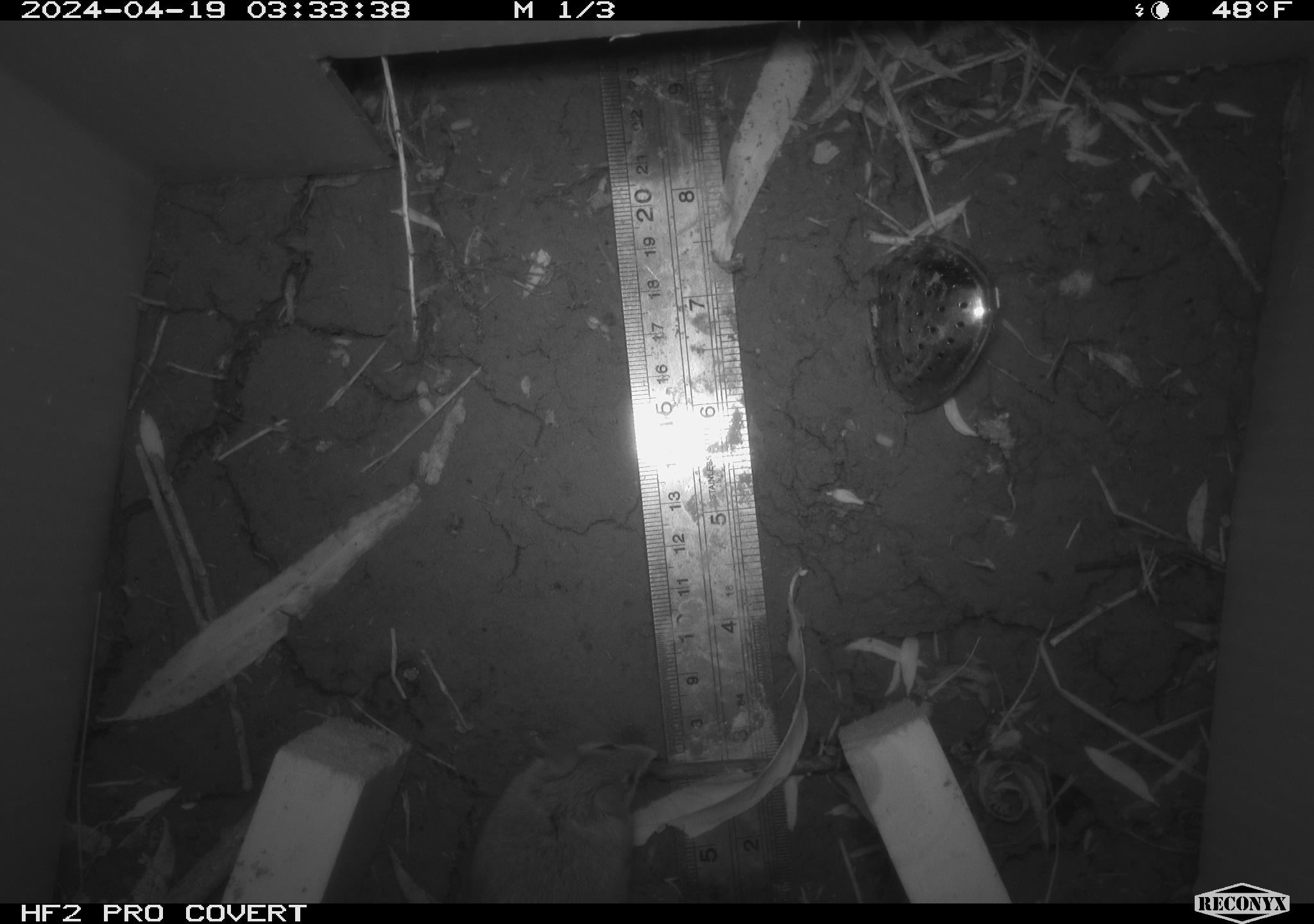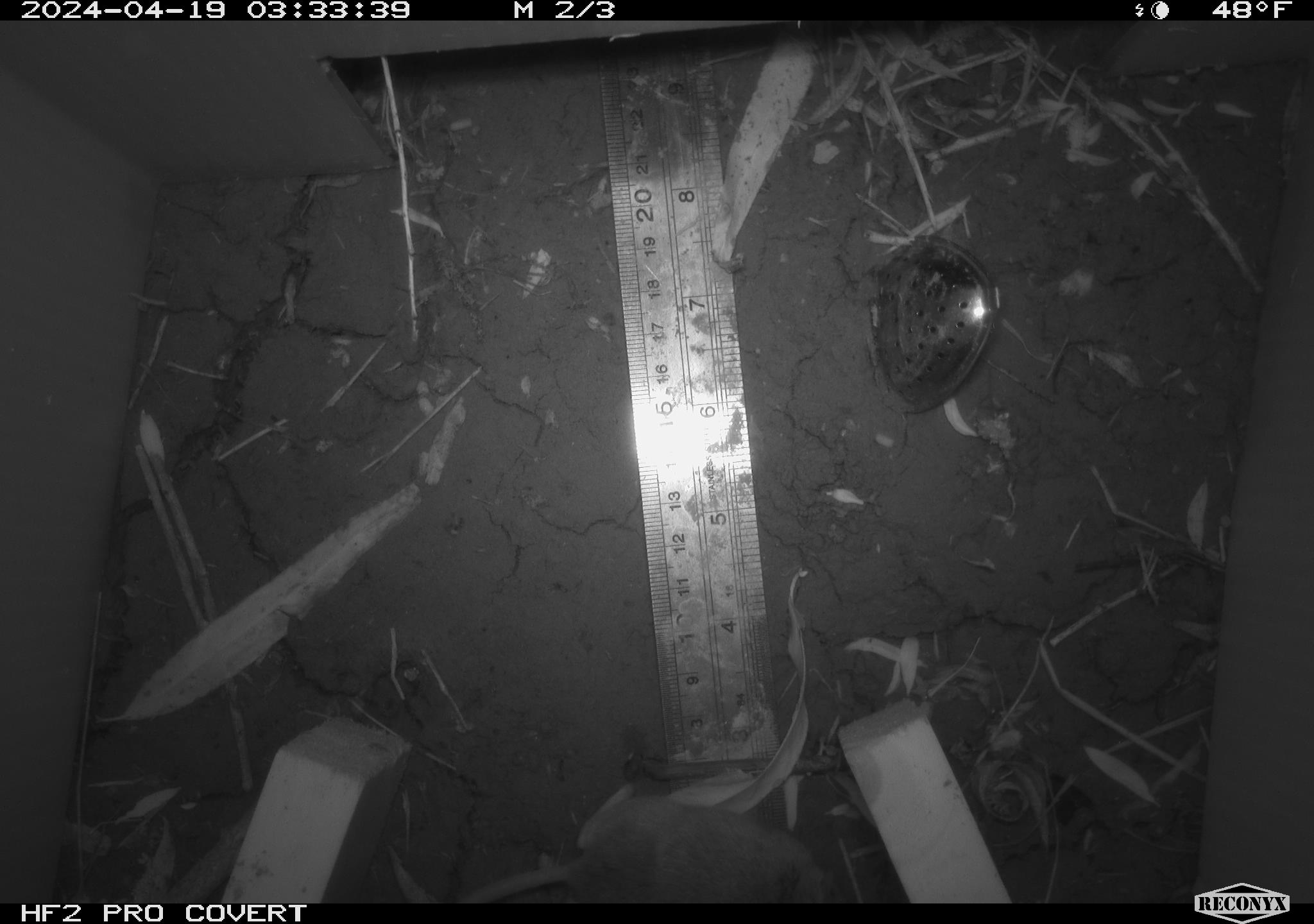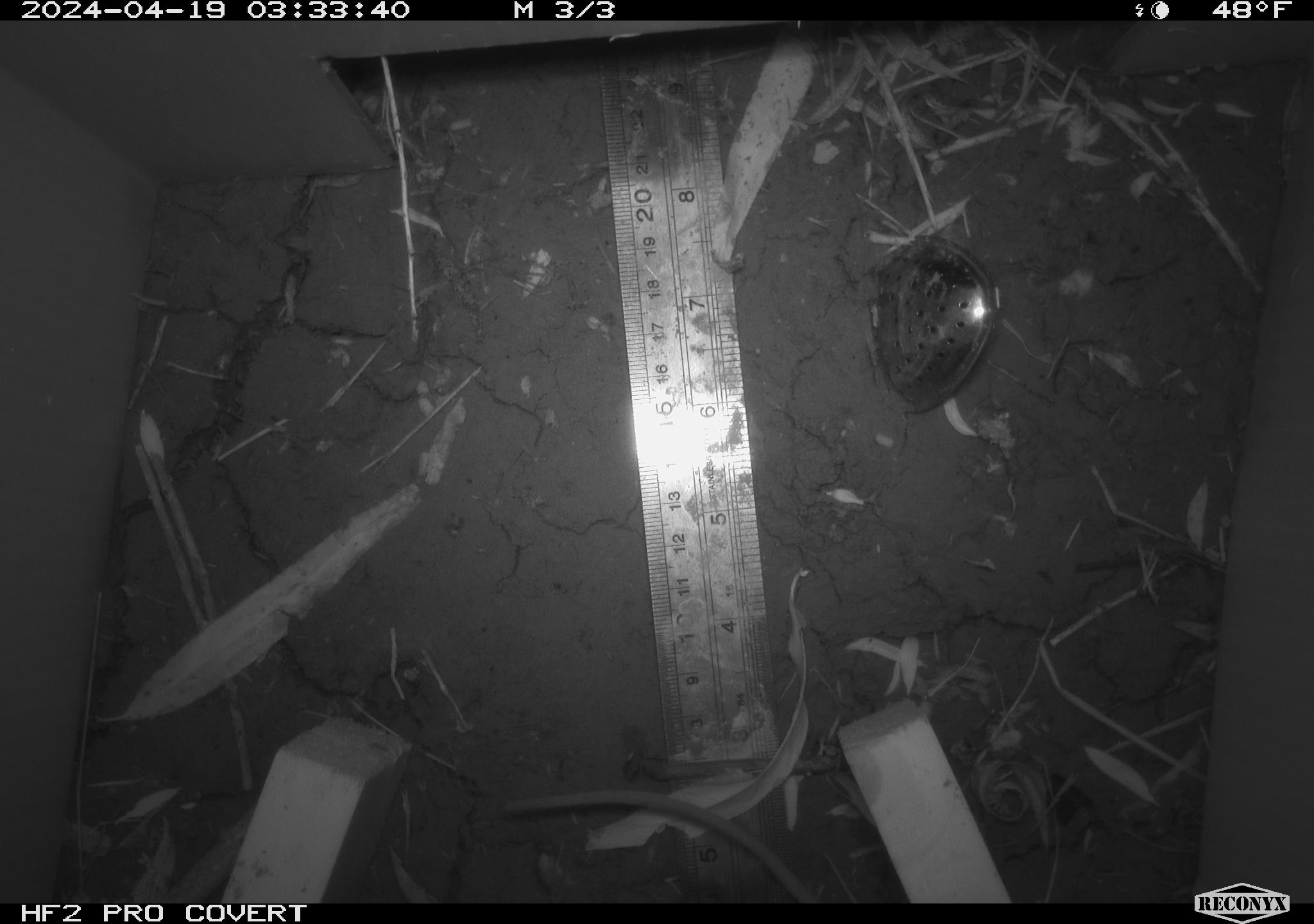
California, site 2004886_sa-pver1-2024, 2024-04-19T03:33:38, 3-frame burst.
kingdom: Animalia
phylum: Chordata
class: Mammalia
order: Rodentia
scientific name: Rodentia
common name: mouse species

• _EXERCISE_: Repeat each line of the records above exactly, but do not copy the pictures.

• _RESULT OF THIS EXERCISE_:
California, site 2004886_sa-pver1-2024, 2024-04-19T03:33:38, 3-frame burst.
kingdom: Animalia
phylum: Chordata
class: Mammalia
order: Rodentia
scientific name: Rodentia
common name: mouse species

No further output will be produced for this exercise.